> **Reading passage**
FWIW, I have my company's products run through Highly Accelerated Life Testing (HALT) where the primary tests include applying strong vibrations at different frequencies while concurrently heat cycling the item being tested as a means to get it to fail quickly. Kinda like what happens on the handlebars of our FJR. From what we learn during HALT testing we refine our product design so that weaknesses are mitigated and the product becomes very reliable. Motorcycle specific GPS should be more robust than most car type GPS due to vibration testing the design. Old school circuit boards with thru-hole components tend to be more robust than modern surface mount boards where the components have no leads making the components rigid and more prone to fracturing. Also, surface mount boards tend to have more latent defects which won't show up until much later in the product's life unless the manufacturer has good screening processes. Today's circuit boards made for the public no longer have lead in the parts or in the solder, however, for some military electronics and implanted medical devices lead is still used for improved reliability.
Anything you can do to soften vibrations will vastly improve the chances of your GPS having a long life.
Ion gives a great explanation of the root of many failures. My take in your original situation would be that your mount was not able to provide consistent contact between the unit and the power source from the mounting cradle due to vibration or whatever. That's all a mechanical thing, and mechanical things will fail as we all know.
I switch my Zumo 550 back and forth between my 2015 FJR and my HD Ultra Limited. Both cradles are mounted dead center, not out on the ends of the bars where vibrations are usually magnified. I have yet to ever have a failure with the 550 related to intermittent power to the unit on either bike. I think your move to the middle will give you better more reliable service assuming the unit is 100% reliable within it's enclosure.

> **What is required**
Quote the forum thread about GPS units and handlebar vibration in full, word for word.

> **Stored data entries**
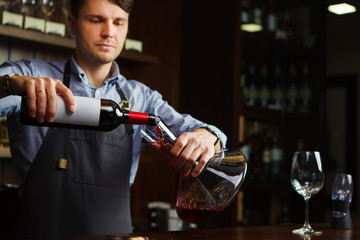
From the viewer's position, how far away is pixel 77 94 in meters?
1.76

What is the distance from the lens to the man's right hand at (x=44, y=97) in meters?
1.06

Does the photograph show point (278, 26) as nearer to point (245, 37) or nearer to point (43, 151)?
point (245, 37)

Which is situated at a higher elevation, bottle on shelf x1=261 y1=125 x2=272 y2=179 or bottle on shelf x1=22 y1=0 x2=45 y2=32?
bottle on shelf x1=22 y1=0 x2=45 y2=32

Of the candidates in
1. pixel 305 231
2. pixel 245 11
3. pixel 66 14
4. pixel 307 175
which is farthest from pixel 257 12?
pixel 305 231

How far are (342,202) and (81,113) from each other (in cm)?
78

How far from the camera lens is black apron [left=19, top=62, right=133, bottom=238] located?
1.64 m

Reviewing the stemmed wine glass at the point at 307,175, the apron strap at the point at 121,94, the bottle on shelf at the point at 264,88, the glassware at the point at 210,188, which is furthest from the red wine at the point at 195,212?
the bottle on shelf at the point at 264,88

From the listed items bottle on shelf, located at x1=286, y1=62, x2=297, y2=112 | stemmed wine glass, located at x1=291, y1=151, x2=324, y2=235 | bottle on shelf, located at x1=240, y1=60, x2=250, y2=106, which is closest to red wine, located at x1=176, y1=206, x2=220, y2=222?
stemmed wine glass, located at x1=291, y1=151, x2=324, y2=235

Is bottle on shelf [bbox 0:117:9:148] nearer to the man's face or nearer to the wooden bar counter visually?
the man's face

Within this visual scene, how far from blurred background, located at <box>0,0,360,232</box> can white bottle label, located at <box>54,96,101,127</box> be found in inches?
49.4

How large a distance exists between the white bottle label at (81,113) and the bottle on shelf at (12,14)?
1237mm

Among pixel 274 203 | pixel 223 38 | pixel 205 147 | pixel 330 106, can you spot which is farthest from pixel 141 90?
pixel 330 106

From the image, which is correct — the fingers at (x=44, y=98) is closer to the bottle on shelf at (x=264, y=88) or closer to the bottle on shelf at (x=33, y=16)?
the bottle on shelf at (x=33, y=16)

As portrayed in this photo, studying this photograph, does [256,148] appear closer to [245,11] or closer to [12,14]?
[245,11]
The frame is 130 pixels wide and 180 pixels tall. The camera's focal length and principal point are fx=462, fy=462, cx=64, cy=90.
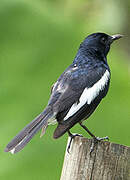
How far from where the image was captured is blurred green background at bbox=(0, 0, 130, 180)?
400 cm

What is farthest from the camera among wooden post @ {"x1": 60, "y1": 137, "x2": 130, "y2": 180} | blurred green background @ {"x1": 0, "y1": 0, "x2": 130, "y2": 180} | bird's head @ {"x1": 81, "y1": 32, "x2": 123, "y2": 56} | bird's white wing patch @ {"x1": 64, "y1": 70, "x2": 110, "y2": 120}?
blurred green background @ {"x1": 0, "y1": 0, "x2": 130, "y2": 180}

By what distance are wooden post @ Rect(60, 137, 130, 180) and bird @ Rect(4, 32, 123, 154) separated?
19 cm

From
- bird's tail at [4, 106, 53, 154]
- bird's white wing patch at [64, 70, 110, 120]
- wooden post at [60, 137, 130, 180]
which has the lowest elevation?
wooden post at [60, 137, 130, 180]

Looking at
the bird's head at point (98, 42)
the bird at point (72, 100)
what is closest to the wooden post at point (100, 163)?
the bird at point (72, 100)

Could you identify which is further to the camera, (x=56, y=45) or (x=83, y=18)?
(x=83, y=18)

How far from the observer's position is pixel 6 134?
13.4 ft

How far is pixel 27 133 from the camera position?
8.78 feet

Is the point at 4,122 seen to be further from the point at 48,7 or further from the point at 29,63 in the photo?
the point at 48,7

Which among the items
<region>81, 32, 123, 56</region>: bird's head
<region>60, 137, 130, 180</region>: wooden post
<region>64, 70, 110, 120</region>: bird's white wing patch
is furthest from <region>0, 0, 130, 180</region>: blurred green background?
<region>60, 137, 130, 180</region>: wooden post

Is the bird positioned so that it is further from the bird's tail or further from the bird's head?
the bird's head

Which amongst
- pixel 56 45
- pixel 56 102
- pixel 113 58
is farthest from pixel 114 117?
pixel 56 102

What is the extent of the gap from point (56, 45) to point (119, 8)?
4.21 feet

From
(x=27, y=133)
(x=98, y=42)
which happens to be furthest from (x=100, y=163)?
(x=98, y=42)

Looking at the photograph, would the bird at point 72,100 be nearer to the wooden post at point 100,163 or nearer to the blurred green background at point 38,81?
the wooden post at point 100,163
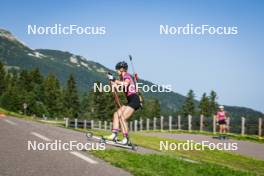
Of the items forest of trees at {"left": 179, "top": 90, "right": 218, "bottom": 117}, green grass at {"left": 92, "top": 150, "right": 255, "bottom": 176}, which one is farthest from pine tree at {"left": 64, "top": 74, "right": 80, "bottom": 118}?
green grass at {"left": 92, "top": 150, "right": 255, "bottom": 176}

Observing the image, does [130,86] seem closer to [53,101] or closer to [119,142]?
[119,142]

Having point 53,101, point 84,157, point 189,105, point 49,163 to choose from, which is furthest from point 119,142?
point 53,101

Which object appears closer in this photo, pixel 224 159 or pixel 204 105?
pixel 224 159

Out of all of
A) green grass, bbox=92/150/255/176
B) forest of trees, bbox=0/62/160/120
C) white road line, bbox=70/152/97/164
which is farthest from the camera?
forest of trees, bbox=0/62/160/120

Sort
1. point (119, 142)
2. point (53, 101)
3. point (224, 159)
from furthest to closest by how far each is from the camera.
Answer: point (53, 101)
point (224, 159)
point (119, 142)

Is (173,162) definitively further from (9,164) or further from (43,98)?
(43,98)

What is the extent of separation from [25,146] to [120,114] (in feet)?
9.60

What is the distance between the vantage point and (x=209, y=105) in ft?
410

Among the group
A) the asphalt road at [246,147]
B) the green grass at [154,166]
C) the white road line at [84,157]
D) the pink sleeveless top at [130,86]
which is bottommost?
the asphalt road at [246,147]

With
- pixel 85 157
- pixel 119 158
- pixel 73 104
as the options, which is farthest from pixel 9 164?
pixel 73 104

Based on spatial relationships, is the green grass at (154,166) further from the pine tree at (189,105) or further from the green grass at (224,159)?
the pine tree at (189,105)

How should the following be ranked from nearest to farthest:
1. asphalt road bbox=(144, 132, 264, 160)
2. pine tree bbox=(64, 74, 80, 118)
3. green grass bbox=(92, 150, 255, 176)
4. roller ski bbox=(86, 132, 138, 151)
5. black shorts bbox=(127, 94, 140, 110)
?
green grass bbox=(92, 150, 255, 176), black shorts bbox=(127, 94, 140, 110), roller ski bbox=(86, 132, 138, 151), asphalt road bbox=(144, 132, 264, 160), pine tree bbox=(64, 74, 80, 118)

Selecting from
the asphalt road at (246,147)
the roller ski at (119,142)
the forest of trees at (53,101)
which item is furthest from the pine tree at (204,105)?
the roller ski at (119,142)

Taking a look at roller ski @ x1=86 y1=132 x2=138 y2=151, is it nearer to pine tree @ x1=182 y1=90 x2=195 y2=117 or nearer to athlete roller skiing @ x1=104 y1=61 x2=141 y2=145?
athlete roller skiing @ x1=104 y1=61 x2=141 y2=145
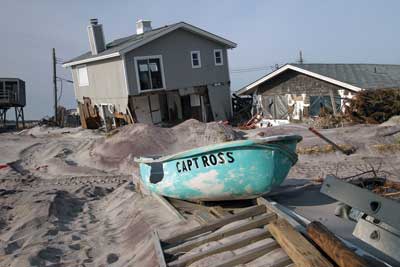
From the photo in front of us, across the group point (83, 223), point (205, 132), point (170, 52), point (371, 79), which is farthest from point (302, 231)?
point (170, 52)

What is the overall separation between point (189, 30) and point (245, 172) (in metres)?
18.6

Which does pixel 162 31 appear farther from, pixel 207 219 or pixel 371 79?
pixel 207 219

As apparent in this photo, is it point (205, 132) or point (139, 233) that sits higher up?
point (205, 132)

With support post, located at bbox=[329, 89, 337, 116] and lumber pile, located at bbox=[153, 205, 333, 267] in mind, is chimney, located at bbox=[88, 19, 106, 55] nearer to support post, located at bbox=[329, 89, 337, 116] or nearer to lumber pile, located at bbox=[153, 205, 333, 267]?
support post, located at bbox=[329, 89, 337, 116]

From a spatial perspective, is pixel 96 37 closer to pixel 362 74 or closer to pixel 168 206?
pixel 362 74

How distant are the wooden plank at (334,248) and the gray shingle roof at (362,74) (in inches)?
632

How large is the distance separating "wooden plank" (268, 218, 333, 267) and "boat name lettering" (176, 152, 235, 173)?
149 centimetres

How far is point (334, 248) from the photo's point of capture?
13.9ft

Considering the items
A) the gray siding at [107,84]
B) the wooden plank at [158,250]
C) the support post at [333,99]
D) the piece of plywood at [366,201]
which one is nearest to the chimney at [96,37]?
the gray siding at [107,84]

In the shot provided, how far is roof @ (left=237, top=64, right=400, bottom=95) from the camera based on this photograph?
1987 cm

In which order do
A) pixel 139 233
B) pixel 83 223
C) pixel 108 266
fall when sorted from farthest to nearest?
pixel 83 223 < pixel 139 233 < pixel 108 266

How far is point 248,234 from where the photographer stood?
18.6 feet

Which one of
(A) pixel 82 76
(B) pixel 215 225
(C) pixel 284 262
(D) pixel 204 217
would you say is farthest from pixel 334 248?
(A) pixel 82 76

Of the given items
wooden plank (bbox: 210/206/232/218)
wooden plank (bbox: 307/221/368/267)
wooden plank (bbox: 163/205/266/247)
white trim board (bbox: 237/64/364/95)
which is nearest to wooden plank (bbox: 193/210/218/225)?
wooden plank (bbox: 210/206/232/218)
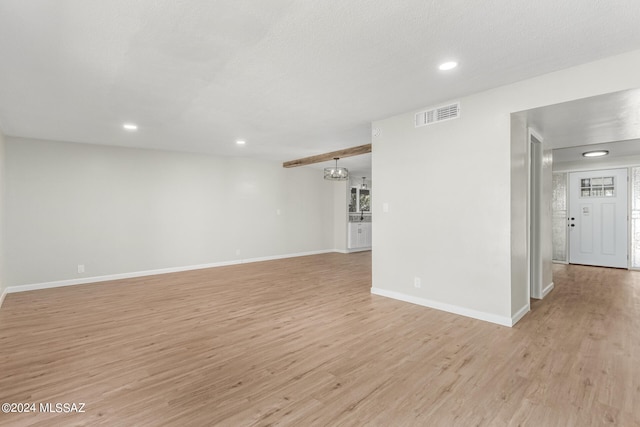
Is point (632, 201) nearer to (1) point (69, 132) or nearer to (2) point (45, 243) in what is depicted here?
(1) point (69, 132)

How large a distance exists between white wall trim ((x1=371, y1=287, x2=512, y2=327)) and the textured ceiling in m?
2.42

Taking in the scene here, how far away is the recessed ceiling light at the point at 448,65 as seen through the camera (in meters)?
2.54

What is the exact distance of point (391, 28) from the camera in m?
2.04

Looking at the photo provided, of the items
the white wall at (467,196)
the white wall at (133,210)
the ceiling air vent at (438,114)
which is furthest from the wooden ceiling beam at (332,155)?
the ceiling air vent at (438,114)

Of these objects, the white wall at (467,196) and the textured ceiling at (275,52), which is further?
the white wall at (467,196)

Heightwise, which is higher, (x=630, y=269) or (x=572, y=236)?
(x=572, y=236)

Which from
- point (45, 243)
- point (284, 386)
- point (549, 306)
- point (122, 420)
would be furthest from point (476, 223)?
point (45, 243)

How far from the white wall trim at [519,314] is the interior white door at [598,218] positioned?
4.55 m

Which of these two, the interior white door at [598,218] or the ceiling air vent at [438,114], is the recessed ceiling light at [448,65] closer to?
the ceiling air vent at [438,114]

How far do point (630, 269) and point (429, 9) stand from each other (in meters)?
7.47

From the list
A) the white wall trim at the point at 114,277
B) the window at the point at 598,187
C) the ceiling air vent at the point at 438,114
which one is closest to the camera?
the ceiling air vent at the point at 438,114

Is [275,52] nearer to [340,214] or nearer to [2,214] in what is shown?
[2,214]

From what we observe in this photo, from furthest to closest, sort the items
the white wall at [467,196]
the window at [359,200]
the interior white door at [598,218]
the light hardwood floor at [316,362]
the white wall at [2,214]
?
the window at [359,200], the interior white door at [598,218], the white wall at [2,214], the white wall at [467,196], the light hardwood floor at [316,362]

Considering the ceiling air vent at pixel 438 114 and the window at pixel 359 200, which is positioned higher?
the ceiling air vent at pixel 438 114
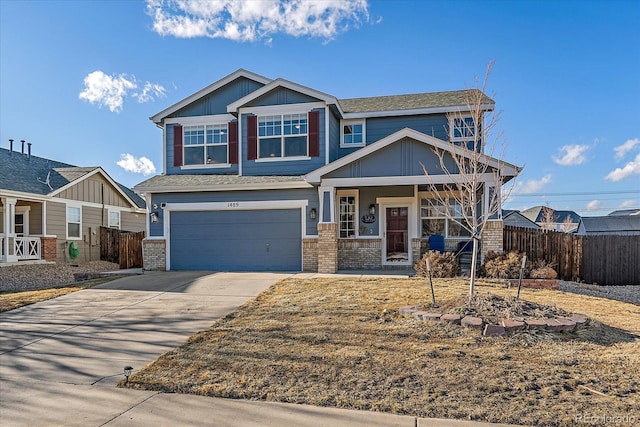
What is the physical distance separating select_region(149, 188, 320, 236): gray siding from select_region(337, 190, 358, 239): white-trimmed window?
1.47 metres

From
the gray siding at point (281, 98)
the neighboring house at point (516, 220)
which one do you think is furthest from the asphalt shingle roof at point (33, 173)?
the neighboring house at point (516, 220)

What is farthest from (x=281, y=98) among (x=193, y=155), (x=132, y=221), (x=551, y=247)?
(x=132, y=221)

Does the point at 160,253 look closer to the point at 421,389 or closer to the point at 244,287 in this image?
the point at 244,287

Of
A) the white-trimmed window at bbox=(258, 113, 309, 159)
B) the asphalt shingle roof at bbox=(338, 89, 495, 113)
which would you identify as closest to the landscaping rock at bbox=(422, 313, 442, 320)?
the white-trimmed window at bbox=(258, 113, 309, 159)

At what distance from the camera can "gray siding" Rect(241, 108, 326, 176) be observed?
48.8 feet

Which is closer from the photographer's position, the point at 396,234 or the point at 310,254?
the point at 310,254

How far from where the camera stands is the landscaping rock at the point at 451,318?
20.9 ft

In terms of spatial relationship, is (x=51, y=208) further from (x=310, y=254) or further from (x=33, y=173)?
(x=310, y=254)

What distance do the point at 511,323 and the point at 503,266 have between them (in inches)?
234

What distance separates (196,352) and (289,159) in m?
10.1

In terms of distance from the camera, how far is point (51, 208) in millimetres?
19781

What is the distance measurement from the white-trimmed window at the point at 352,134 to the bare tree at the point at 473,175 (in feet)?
11.0

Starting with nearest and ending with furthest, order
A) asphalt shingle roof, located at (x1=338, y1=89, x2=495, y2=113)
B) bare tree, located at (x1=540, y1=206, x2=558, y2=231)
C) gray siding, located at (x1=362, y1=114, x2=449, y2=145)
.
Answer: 1. gray siding, located at (x1=362, y1=114, x2=449, y2=145)
2. asphalt shingle roof, located at (x1=338, y1=89, x2=495, y2=113)
3. bare tree, located at (x1=540, y1=206, x2=558, y2=231)

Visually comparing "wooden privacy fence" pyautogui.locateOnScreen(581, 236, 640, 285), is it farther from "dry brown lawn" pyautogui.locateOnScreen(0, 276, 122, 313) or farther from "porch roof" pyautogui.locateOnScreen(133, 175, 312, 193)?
"dry brown lawn" pyautogui.locateOnScreen(0, 276, 122, 313)
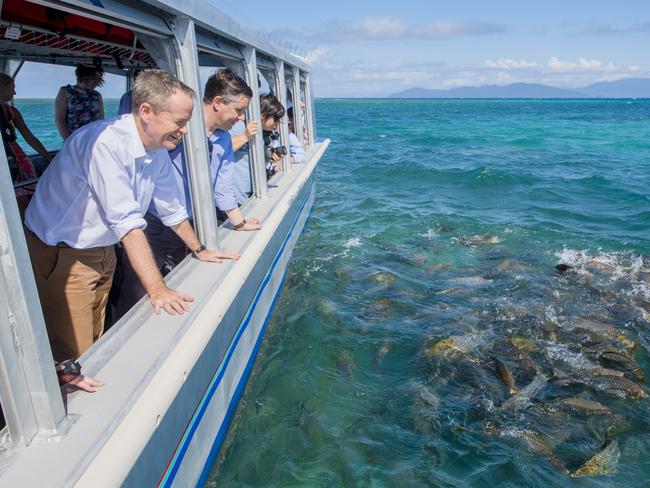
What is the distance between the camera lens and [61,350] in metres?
3.08

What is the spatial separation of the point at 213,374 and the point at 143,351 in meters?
0.83

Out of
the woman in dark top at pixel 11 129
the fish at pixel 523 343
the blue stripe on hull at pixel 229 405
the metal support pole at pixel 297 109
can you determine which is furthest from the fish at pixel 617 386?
the metal support pole at pixel 297 109

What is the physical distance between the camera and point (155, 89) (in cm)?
277

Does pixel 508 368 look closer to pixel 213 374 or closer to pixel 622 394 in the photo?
pixel 622 394

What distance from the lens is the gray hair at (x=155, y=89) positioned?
277cm

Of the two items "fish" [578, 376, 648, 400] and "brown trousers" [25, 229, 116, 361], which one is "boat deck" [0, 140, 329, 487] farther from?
"fish" [578, 376, 648, 400]

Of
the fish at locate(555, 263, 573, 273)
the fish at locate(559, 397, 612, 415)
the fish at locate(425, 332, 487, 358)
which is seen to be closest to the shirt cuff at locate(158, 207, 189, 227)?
the fish at locate(425, 332, 487, 358)

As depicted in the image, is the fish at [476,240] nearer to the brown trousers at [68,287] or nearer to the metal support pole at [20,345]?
the brown trousers at [68,287]

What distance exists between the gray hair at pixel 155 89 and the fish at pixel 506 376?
385 cm

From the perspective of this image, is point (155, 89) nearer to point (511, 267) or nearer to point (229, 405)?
point (229, 405)

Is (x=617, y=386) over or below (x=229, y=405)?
below

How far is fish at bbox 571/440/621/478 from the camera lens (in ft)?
12.9

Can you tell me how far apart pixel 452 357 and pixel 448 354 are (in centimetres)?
7

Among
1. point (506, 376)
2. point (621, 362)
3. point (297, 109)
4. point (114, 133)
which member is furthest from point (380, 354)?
point (297, 109)
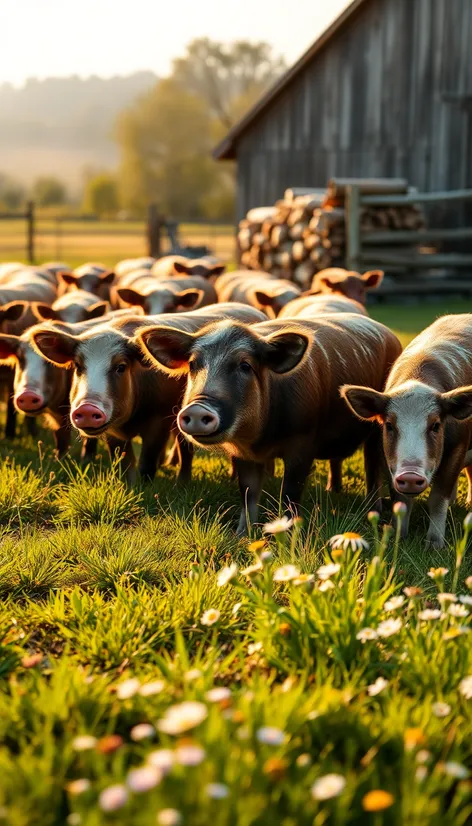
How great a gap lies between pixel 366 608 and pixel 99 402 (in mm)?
2757

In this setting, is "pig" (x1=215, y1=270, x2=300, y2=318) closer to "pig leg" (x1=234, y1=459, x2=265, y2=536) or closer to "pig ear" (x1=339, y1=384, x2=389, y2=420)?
"pig leg" (x1=234, y1=459, x2=265, y2=536)

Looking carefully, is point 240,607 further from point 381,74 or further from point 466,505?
point 381,74

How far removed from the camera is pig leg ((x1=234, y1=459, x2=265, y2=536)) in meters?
5.45

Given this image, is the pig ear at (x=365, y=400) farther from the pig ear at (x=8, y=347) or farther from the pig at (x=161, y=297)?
the pig at (x=161, y=297)

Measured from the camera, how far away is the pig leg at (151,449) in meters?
6.32

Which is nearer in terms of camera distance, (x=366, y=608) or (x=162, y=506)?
(x=366, y=608)

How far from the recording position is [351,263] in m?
16.6

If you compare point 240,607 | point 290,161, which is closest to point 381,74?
point 290,161

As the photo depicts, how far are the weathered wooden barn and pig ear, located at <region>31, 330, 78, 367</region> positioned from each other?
1435 cm

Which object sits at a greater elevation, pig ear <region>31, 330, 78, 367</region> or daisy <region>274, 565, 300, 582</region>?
pig ear <region>31, 330, 78, 367</region>

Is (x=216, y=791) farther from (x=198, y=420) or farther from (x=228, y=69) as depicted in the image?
(x=228, y=69)

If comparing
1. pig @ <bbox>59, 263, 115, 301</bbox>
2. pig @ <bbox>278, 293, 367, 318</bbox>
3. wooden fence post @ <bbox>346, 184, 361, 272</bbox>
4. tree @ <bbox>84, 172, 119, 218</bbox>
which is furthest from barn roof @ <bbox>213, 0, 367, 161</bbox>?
tree @ <bbox>84, 172, 119, 218</bbox>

> **Answer to the exercise**
FWIW, I have my company's products run through Highly Accelerated Life Testing (HALT) where the primary tests include applying strong vibrations at different frequencies while concurrently heat cycling the item being tested as a means to get it to fail quickly. Kinda like what happens on the handlebars of our FJR. From what we learn during HALT testing we refine our product design so that weaknesses are mitigated and the product becomes very reliable. Motorcycle specific GPS should be more robust than most car type GPS due to vibration testing the design. Old school circuit boards with thru-hole components tend to be more robust than modern surface mount boards where the components have no leads making the components rigid and more prone to fracturing. Also, surface mount boards tend to have more latent defects which won't show up until much later in the product's life unless the manufacturer has good screening processes. Today's circuit boards made for the public no longer have lead in the parts or in the solder, however, for some military electronics and implanted medical devices lead is still used for improved reliability.
Anything you can do to soften vibrations will vastly improve the chances of your GPS having a long life.
Ion gives a great explanation of the root of many failures. My take in your original situation would be that your mount was not able to provide consistent contact between the unit and the power source from the mounting cradle due to vibration or whatever. That's all a mechanical thing, and mechanical things will fail as we all know.
I switch my Zumo 550 back and forth between my 2015 FJR and my HD Ultra Limited. Both cradles are mounted dead center, not out on the ends of the bars where vibrations are usually magnified. I have yet to ever have a failure with the 550 related to intermittent power to the unit on either bike. I think your move to the middle will give you better more reliable service assuming the unit is 100% reliable within it's enclosure.